Sanjay Balmuchu

Personal information
- Date of birth: 5 January 1992 (age 33)
- Place of birth: West Singhbhum, Jharkhand
- Position(s): Center-back; defensive midfielder;

Team information
- Current team: Mumbai City FC

Youth career
- Tata FA

Senior career*
- Years: Team / Apps / (Gls)
- 2012–2014: Churchill Brothers / 20 / (0)
- 2015: Mohammedan / 8 / (0)
- 2015–2016: Mohun Bagan / 4 / (0)
- 2016: FC Goa / 11 / (0)
- 2017–2018: Chennaiyin / 1 / (0)
- 2018: Jamshedpur / 1 / (0)
- 2019—: Mumbai City FC / 0 / (0)

= Sanjay Balmuchu =

Indian professional footballer

Sanjay Balmuchu (born 5 January 1992) is an Indian professional footballer who plays as a defender for Mumbai City FC in the Indian Super League.

==Career==
===Churchill Brothers===
After graduating from the Tata Football Academy, Balmuchu was announced as a Churchill Brothers player on 13 July 2012 for their I-League campaign. He made his professional debut for the club on 4 January 2013 against Shillong Lajong. He started and played the whole match as Churchill Brothers won 6–0. While with the club, Balmuchu was a part of the 2012–13 I-League winning team, and the 2013–14 Indian Federation Cup sides.

◆ Provided records

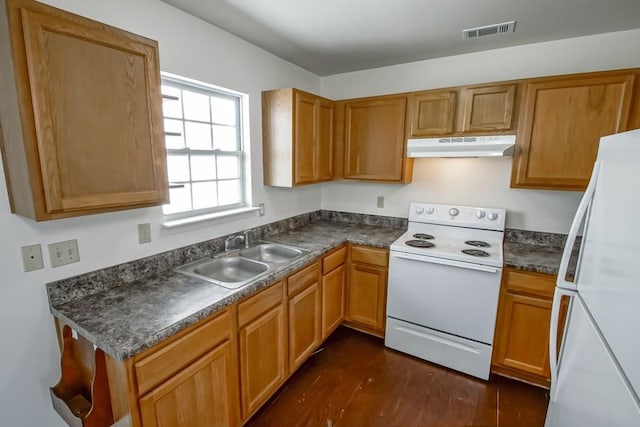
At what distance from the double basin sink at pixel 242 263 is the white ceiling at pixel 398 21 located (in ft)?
4.99

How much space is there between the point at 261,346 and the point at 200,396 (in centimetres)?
43

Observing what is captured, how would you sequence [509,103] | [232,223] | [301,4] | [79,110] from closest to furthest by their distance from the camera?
1. [79,110]
2. [301,4]
3. [509,103]
4. [232,223]

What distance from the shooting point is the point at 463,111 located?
2.28 meters

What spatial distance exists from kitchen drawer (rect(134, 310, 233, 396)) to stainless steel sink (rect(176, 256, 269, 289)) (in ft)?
1.53

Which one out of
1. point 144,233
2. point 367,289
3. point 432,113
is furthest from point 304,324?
point 432,113

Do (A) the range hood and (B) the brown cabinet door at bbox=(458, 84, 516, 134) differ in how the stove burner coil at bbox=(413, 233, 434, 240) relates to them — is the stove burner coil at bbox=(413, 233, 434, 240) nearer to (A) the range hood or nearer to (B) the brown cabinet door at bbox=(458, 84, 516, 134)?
(A) the range hood

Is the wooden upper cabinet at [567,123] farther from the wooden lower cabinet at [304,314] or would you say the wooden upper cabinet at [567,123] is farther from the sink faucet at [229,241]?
the sink faucet at [229,241]

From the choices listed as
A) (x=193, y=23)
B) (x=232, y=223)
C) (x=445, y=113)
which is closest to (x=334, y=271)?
(x=232, y=223)

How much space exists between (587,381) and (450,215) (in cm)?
Answer: 171

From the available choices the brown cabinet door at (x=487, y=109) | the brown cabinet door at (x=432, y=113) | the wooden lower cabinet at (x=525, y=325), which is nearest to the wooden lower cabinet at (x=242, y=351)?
the wooden lower cabinet at (x=525, y=325)

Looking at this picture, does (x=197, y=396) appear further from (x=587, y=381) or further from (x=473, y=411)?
(x=473, y=411)

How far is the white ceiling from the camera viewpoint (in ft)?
5.53

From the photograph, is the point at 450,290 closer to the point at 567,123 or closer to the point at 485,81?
the point at 567,123

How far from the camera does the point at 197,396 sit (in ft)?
4.47
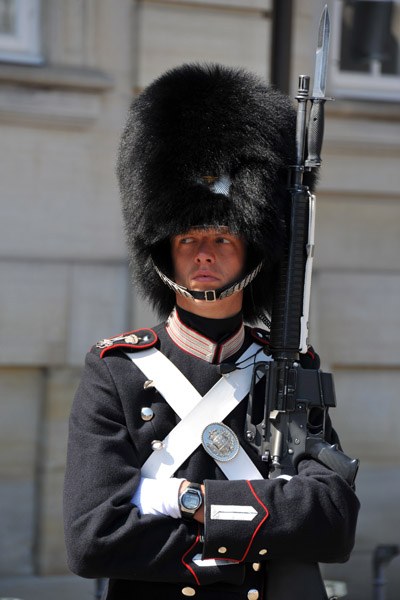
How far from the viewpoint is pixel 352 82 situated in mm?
5508

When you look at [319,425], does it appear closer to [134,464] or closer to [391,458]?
[134,464]

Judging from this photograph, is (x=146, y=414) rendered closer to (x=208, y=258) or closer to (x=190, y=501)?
(x=190, y=501)

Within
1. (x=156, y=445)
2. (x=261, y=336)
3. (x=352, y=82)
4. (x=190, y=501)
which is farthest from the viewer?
(x=352, y=82)

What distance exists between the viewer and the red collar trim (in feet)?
8.48

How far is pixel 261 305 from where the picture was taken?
2885mm

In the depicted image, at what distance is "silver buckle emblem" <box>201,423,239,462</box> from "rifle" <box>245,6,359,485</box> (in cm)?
6

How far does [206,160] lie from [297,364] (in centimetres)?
62

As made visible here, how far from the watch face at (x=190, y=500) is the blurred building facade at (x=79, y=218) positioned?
103 inches

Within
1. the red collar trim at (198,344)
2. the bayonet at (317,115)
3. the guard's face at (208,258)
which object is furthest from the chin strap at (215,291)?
the bayonet at (317,115)

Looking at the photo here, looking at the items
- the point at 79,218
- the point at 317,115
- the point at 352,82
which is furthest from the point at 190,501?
the point at 352,82

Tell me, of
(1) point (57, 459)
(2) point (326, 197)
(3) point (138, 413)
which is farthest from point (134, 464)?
(2) point (326, 197)

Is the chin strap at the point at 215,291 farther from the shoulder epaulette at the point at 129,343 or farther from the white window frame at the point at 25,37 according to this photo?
the white window frame at the point at 25,37

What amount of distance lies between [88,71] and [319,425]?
2965 mm

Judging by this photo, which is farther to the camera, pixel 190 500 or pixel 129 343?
pixel 129 343
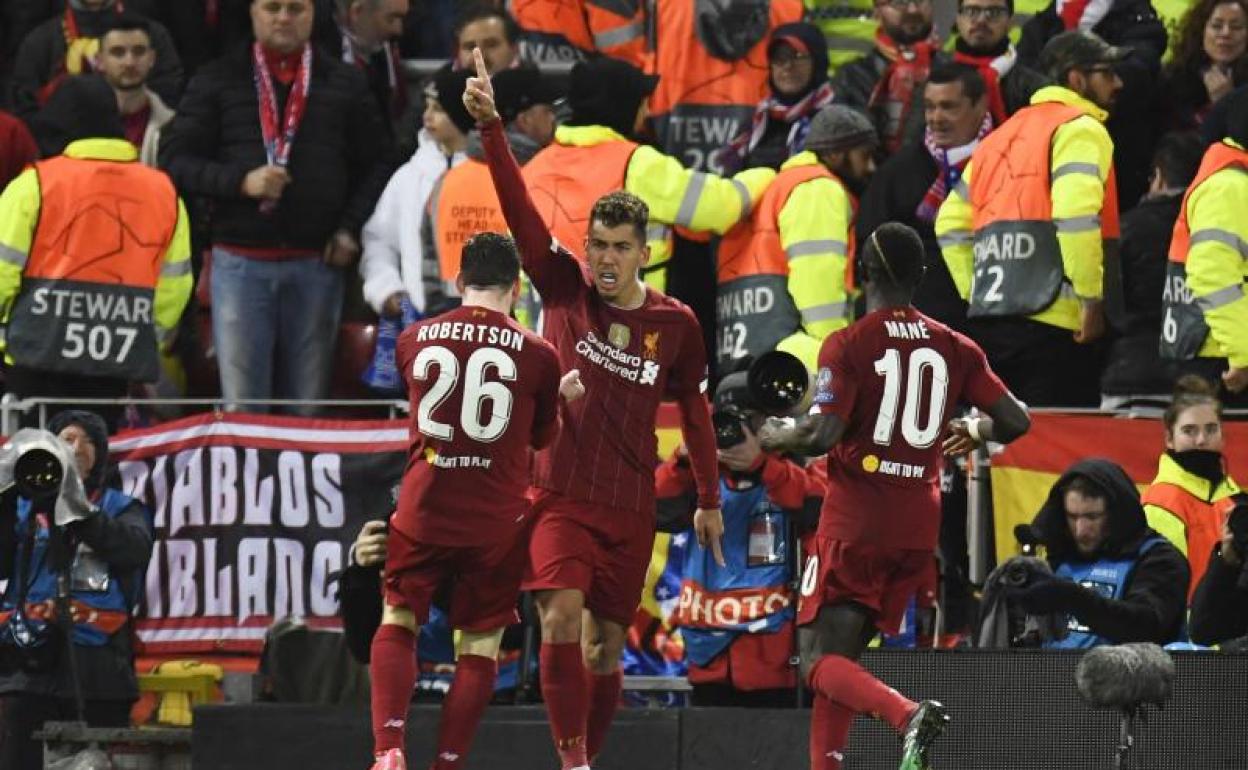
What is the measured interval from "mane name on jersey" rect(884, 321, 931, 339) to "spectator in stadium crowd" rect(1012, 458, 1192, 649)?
126cm

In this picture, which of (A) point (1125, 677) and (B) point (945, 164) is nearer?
(A) point (1125, 677)

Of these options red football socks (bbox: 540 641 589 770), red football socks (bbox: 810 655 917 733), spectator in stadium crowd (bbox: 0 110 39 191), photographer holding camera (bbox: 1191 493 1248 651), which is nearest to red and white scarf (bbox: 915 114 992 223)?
photographer holding camera (bbox: 1191 493 1248 651)

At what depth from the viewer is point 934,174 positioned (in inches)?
590

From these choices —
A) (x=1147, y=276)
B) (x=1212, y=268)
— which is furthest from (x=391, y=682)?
(x=1147, y=276)

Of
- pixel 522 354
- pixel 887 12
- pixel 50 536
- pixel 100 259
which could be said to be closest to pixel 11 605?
pixel 50 536

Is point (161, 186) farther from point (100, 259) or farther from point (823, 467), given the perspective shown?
point (823, 467)

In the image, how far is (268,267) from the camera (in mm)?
15734

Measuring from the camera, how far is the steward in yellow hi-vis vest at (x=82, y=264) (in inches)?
591

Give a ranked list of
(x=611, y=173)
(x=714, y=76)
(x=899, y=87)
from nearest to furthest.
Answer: (x=611, y=173) < (x=899, y=87) < (x=714, y=76)

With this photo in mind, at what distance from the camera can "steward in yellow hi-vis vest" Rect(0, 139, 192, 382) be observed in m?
15.0

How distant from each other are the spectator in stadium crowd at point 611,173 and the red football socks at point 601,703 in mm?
3235

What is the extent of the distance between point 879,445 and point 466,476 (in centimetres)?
160

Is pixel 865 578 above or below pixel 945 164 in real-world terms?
below

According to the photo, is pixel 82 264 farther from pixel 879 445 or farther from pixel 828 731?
pixel 828 731
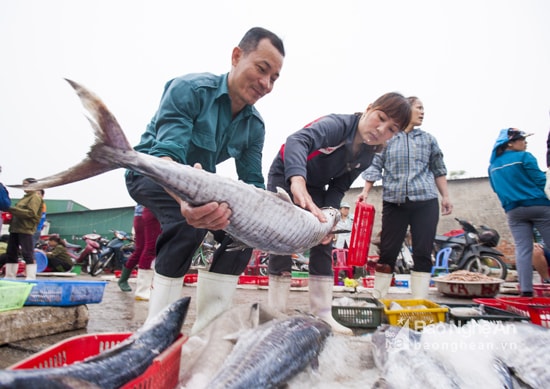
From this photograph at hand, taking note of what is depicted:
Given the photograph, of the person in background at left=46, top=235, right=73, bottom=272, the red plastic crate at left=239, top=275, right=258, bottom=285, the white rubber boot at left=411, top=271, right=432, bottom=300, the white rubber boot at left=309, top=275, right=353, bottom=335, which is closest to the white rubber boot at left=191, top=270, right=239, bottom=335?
the white rubber boot at left=309, top=275, right=353, bottom=335

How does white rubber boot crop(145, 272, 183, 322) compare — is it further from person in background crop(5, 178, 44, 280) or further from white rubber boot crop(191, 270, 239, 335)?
person in background crop(5, 178, 44, 280)

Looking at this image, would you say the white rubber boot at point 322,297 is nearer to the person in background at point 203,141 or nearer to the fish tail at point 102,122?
the person in background at point 203,141

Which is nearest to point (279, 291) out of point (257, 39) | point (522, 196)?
point (257, 39)

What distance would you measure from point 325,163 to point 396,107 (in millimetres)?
815

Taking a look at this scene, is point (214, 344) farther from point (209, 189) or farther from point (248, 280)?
point (248, 280)

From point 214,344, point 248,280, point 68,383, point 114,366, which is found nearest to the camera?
point 68,383

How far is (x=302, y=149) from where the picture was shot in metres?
2.78

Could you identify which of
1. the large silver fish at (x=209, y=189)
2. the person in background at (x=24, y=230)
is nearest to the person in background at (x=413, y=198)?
the large silver fish at (x=209, y=189)

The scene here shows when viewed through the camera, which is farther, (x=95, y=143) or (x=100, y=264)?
(x=100, y=264)

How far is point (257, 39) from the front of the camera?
8.45 feet

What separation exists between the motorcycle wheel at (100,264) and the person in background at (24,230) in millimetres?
4804

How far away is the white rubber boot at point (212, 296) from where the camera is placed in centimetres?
268

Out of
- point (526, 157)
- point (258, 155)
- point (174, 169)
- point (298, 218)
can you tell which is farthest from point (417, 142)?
point (174, 169)

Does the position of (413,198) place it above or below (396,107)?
below
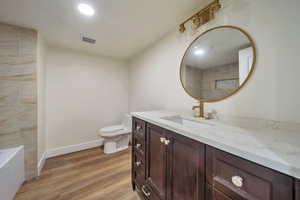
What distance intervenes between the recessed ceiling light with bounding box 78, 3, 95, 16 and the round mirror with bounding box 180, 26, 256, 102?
123cm

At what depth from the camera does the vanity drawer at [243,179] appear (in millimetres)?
394

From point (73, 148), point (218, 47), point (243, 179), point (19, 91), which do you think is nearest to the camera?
point (243, 179)

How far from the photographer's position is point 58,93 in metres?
2.22

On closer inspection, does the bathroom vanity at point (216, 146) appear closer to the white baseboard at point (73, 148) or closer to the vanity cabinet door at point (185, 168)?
the vanity cabinet door at point (185, 168)

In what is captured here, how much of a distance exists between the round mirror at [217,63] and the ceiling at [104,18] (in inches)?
17.2

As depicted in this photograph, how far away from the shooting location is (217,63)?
1.15 m

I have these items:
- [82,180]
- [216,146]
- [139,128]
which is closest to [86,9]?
[139,128]

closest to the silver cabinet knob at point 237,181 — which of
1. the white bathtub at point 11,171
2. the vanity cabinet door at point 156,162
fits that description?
the vanity cabinet door at point 156,162

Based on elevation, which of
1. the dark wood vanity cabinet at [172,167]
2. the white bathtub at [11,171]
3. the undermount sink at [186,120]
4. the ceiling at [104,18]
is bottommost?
the white bathtub at [11,171]

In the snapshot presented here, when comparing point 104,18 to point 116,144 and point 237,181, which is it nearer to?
point 237,181

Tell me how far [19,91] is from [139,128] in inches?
68.7

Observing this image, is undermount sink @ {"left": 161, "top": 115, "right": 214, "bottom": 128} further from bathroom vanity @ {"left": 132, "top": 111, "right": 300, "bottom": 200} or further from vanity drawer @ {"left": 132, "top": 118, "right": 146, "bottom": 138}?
vanity drawer @ {"left": 132, "top": 118, "right": 146, "bottom": 138}

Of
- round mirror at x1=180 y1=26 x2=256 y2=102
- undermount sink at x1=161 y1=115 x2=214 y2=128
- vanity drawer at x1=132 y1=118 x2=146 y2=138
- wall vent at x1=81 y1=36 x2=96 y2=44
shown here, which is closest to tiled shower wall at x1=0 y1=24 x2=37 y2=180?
wall vent at x1=81 y1=36 x2=96 y2=44

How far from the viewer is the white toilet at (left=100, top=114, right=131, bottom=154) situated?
2.23m
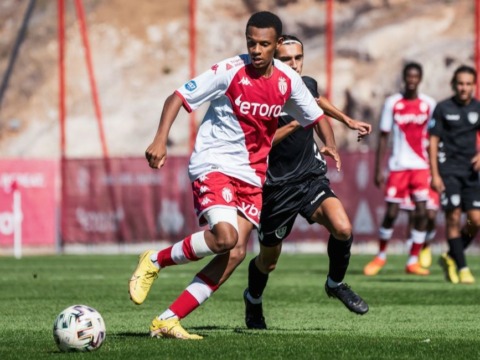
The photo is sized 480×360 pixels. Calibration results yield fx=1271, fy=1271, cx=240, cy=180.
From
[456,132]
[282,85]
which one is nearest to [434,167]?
[456,132]

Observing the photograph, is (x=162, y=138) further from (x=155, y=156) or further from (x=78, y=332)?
(x=78, y=332)

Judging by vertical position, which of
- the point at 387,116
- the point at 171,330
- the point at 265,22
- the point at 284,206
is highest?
the point at 265,22

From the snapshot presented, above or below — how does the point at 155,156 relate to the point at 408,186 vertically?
above

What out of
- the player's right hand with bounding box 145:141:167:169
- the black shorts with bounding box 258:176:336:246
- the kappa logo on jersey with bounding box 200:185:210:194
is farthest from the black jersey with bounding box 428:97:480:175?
the player's right hand with bounding box 145:141:167:169

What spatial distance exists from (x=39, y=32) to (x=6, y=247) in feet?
77.2

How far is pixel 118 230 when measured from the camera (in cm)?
2633

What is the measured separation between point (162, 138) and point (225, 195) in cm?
72

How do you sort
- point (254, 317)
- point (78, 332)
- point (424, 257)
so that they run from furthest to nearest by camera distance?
point (424, 257), point (254, 317), point (78, 332)

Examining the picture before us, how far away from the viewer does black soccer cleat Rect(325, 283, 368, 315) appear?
909 cm

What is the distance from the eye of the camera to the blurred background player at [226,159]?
8.09 meters

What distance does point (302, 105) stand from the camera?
870 centimetres

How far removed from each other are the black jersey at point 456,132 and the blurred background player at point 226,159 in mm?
5757

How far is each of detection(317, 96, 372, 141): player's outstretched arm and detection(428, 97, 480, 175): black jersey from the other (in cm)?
446

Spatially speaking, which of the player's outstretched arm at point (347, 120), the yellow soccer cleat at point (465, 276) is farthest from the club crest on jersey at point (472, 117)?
the player's outstretched arm at point (347, 120)
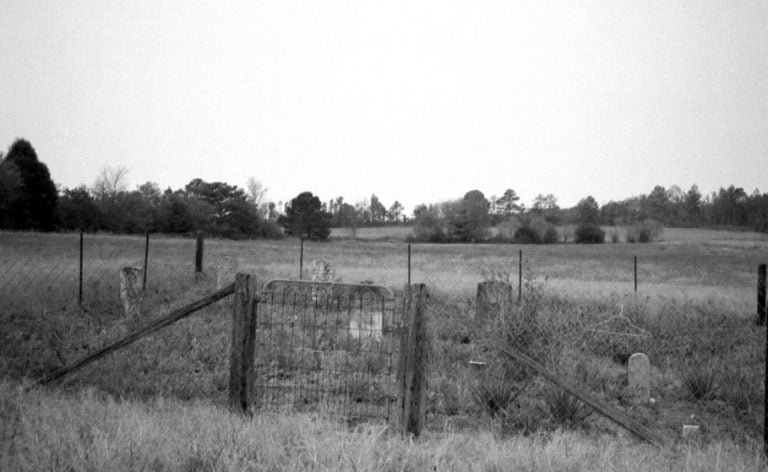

◆ To be done
Render this sentence from the Sanjay Balmuchu article in Spanish: "After graduating from the Tata Football Academy, Balmuchu was announced as a Churchill Brothers player on 13 July 2012 for their I-League campaign." The data placed after the Sanjay Balmuchu article are separate material.

◆ Exercise result
Tras graduarse en la Tata Football Academy, Balmuchu fue anunciado como jugador del Churchill Brothers el 13 de julio de 2012 para su campaña de la I-League.